Abstract

The investigations of emotional speech identification can be divided into two main parts, features and classifiers. In this paper, how to extract an effective speech feature set for the emotional speech identification is addressed. In our speech feature set, we use not only statistical analysis of frame-based acoustical features, but also the approximated speech feature contours, which are obtained by extracting extremely low frequency components to speech feature contours. Furthermore, principal component analysis (PCA) is applied to the approximated speech feature contours so that an efficient representation of approximated contours can be derived. The proposed speech feature set is fed into support vector machines (SVMs) to perform multiclass emotion identification. The experimental results demonstrate the performance of the proposed system with 82.26% identification rate.

1. Introduction

As technology advances, computers or machines with human emotion are no longer an unreachable dream. A system that understands human emotions can provide more personalized services and be extended to more applications. Professor Rosalind Picard stated that affective computing explores the topic about computing that relates to, arises from, or influences emotions. This concept creates a new computing system or idea of human-machine interface design which can realize, recognize, and utilize human emotions. The concept above coincides with “Technology derives from humanity.” Today, in the twenty-first century, human’s demand for high-tech product is no longer merely some specific functionality. Humanity is an essential element for successful product. The design focusing on affectivity will become the mainstream.

Speech emotion identification [18] can be divided into two parts, features and classifiers. In the feature part, many features have been considered having a significant influence on emotion identification. For example, both of [1, 2] use pitch, energy, and Mel-frequency cepstral coefficients (MFCCs) and so forth. Other features such as voice quality [8], spectrum features [3], and nonlinear Teager energy operator features [9] are also exploited to represent the characteristics of emotions. In [4, 10], the authors use linear regression to describe graphical trend of pitch and use polynomial coefficients as features to train and identify [8]. Legendre trend uses polynomial bases that are different from linear regression to describe speech information and obtain features [1, 8]. In this paper, besides the statistical analysis of the selected acoustical features, approximated speech feature contours with (PCA) [11, 12] are also utilized in the feature extraction. In the classifier part, we use a multiclass support vector machine (SVM) [7, 12, 13] to achieve emotion identification.

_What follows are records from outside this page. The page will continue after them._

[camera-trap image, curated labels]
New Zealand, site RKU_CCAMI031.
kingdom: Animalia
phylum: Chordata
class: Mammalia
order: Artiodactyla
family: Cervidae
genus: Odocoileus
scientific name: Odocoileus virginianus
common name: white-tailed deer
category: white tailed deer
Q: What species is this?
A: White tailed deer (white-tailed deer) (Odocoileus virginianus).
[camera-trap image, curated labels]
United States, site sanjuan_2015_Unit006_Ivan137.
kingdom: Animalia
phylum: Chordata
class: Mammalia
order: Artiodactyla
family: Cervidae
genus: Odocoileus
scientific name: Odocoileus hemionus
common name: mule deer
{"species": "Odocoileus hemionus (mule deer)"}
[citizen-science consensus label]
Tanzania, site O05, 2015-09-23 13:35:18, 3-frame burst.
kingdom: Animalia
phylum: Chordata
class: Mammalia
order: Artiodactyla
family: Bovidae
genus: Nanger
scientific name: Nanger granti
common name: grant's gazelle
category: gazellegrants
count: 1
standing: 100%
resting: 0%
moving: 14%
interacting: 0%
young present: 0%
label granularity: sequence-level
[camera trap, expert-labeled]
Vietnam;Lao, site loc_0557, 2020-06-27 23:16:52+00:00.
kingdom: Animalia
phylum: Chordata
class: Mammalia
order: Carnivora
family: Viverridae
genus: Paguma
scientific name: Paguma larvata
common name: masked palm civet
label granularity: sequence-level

The rest of this paper is organized as follows. Section 2 introduces the overview of the system. The proposed speech feature set for emotion identification is illustrated in Section 3. Section 4 describes the emotion classifier used in this paper. Next, Section 5 gives the experimental results. Conclusions are finally drawn in Section 6.

2. System Overview

Figure 1 illustrates the proposed system block diagram. The proposed emotion identification system can be divided into two main parts, feature extraction and emotion classifier. In the feature extraction, we extract all the acoustical features from both of training and testing speeches. The acoustical features comprise silence/active, voiced/unvoiced, pitch, log frame energy (LFE), subband power, spectral centroid, spectral bandwidth, spectral flatness, MFCCs [3], and ratio of spectral flatness to spectral centroid (RSS) [7]. The statistical analysis features are generated from the aforementioned frame-based acoustical features. The chosen feature is important for classification task [14, 15]. A feature selection procedure chooses the effective statistical analysis features to form the selected feature set. The selected statistical analysis feature set as well as the selected approximated speech feature contours is combined to form the proposed feature set. In the emotion classifier, a multiclass SVM is used as the classifier to identify the emotion class of a speech utterance.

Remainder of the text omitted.